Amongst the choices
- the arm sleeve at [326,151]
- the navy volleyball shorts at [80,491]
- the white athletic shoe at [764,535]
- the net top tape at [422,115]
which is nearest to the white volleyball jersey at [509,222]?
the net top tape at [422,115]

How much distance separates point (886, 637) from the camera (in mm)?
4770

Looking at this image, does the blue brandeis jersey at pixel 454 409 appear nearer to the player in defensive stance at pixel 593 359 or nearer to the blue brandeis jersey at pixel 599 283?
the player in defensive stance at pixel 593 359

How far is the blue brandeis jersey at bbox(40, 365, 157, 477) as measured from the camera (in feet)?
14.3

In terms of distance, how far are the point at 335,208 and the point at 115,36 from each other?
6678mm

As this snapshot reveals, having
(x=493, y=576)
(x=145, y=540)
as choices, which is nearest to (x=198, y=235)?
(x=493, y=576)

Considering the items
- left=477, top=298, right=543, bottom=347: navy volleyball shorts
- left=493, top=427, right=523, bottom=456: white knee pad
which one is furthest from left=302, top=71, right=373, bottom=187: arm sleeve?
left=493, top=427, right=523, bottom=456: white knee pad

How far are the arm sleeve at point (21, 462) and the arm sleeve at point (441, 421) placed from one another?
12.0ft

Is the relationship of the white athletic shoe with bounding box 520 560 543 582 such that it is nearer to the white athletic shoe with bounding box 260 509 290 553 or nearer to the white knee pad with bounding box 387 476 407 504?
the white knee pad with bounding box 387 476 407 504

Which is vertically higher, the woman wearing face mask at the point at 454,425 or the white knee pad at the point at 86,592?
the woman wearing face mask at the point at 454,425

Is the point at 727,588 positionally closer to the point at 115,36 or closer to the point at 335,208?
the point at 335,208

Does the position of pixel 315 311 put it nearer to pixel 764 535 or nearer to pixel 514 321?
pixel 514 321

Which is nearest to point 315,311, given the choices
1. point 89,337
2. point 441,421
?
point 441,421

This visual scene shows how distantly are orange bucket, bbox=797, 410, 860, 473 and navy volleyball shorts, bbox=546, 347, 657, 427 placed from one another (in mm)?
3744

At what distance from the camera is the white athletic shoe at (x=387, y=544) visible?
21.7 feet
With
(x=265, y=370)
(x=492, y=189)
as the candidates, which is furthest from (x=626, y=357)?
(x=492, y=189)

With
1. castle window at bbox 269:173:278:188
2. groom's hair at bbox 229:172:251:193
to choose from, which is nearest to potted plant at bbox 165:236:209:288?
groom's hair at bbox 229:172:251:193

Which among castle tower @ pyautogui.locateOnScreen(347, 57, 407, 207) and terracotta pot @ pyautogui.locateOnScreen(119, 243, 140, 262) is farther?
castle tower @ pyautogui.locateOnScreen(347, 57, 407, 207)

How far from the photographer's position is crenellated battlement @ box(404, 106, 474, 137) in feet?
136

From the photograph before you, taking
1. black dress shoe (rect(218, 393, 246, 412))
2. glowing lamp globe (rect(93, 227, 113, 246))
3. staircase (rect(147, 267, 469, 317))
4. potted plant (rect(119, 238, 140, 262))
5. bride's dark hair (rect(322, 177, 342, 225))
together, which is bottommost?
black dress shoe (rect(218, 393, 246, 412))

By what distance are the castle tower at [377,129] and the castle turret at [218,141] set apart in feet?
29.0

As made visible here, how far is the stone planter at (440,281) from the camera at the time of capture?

____________

→ Instructions for the task: Rewrite the material from the line containing "By what distance" through the end, replacing "stone planter" with "stone urn" and leaving everything else as it is.

→ Result for this exercise:
By what distance are the castle tower at [377,129] and the castle turret at [218,141] set apart in feet?
29.0

As made visible here, how far is the stone urn at (440,281) from the camera at the time of capture?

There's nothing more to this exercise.